Source document:
— begin —

The Miami Heat’s early playoff exit has left starting center Bam Adebayo with a longer offseason than he anticipated.

“Man, I got so much time. I don’t even know what to do with it,” Adebayo said after the Heat’s season came to an end on May 1 at the hands of the Boston Celtics in the first round of the playoffs. “It sounds ridiculous.”

But Adebayo’s offseason will be busier than most, as he’s on Team USA’s 12-man roster for the Olympics this summer in Paris. He will also work on his individual game throughout the summer to return to the Heat next season as an improved version of himself.

“This is the time when you really just reflect on the season, reflect on what happened, reflect on yourself and how you can be better and what could have been different,” Adebayo said, with the Heat now in the second week of its offseason.

Adebayo is coming off his seventh NBA season. He added new layers to his offensive game while continuing to establish himself as one of the NBA’s best defenders this season.

Adebayo, who turns 27 in July, averaged 19.3 points, 10.4 rebounds, 3.9 assists, 1.1 steals and 0.9 blocks per game while shooting 52.1 percent from the field this regular season. The 10.4 rebounds per game are a new career high for Adebayo, but it’s his three-point shooting that became the story late in the season.

With Adebayo’s shot chart including a lot of midrange shots, he traded in some of those long twos for three-pointers in the final months of the season, and the results were positive. After shooting just 1 of 14 (7.1 percent) on threes through his first 54 appearances of the regular season, he shot 14 of 28 (50 percent) from three-point range during his final 17 regular-season games.

“Bam is now going into his eighth year next year already — time flies,” Heat president Pat Riley said seven years after the team drafted Adebayo with the 14th overall pick in 2017. “His growth spurt from his rookie year to what he is right now has been off the charts. Everybody knows in the league what his game is. They all know what he does for us, how important he is for us in a lot of areas.”

But Riley also added that Adebayo “has to expand his game.”

“Bam has to look at his game and sit with coach. How can he get better and expand his game?” Riley said.

Among the potential areas for growth for Adebayo on the offensive end include continuing to refine his post-up package, finding ways to generate more shots around the rim and making the three-point shot an even bigger part of his game.

Adebayo noted that he wants to get better this offseason at “being able to coach my teammates through the offense while the game is happening.” The Heat has finished the last two regular seasons with a bottom-10 offense.

— end —

Given material:

— begin —

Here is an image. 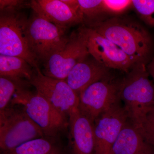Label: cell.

— end —

Set problem 1:
In the article about Bam Adebayo's offseason, how did he shoot from three-point range over his final 17 regular-season games?
Set problem 2:
Pick up the article about Bam Adebayo's offseason after its final sentence and keep writing it.

Reply 1:
He shot 14 of 28 (50 percent) on threes.

Reply 2:
“Being able to tell my teammates where to go, what to do throughout the course of the game and really pick that up,” Adebayo said. “I feel like that can only help us.”

On the defensive end, there’s not as much room for improvement for Adebayo. He’s already an elite defender who finished third in the voting for this season’s NBA Defensive Player of the Year award that went to Minnesota Timberwolves center Rudy Gobert.

Known for his ability to effectively guard every position on the court and unique versatility between different defensive schemes, Adebayo anchored a top-five Heat defense this season. Despite the team’s season-long injury issues, the Heat closed the regular season with the NBA’s fifth-ranked defensive rating.

“Work smarter instead of harder, I feel like that was my mind shift,” Adebayo said when asked about the strides he took on the defensive end this season. “Being able to help people before certain situations happen. Being able to actually talk everybody through a scheme, being able to teach that scheme. I feel like I did a great job with that.”

This season was also Adebayo’s first as the Heat’s captain following the retirement of longtime team captain Udonis Haslem. What did Adebayo learn from the experience?

“It sucks,” Adebayo said with a laugh. “Because you learn that it’s not about you, you can’t walk in any day and say today is about me. You can’t do that because you’re the captain. You got to think of so many other people before yourself. So I feel like that’s the one thing I truly learned that it can’t be about you no more.”

Adebayo’s focus will soon shift to the Olympics, as he’ll report to Team USA training camp in Las Vegas in July. So even with a longer offseason than he planned for, Adebayo isn’t letting his mind wander too far away from basketball.

“I don’t think you disconnect. I feel like you still watch basketball,” Adebayo said of the immediate downtime following the end of the Heat’s season. “You get the time off physically, but mentally you still think about it because you have to be mentally ready going into the Olympics.”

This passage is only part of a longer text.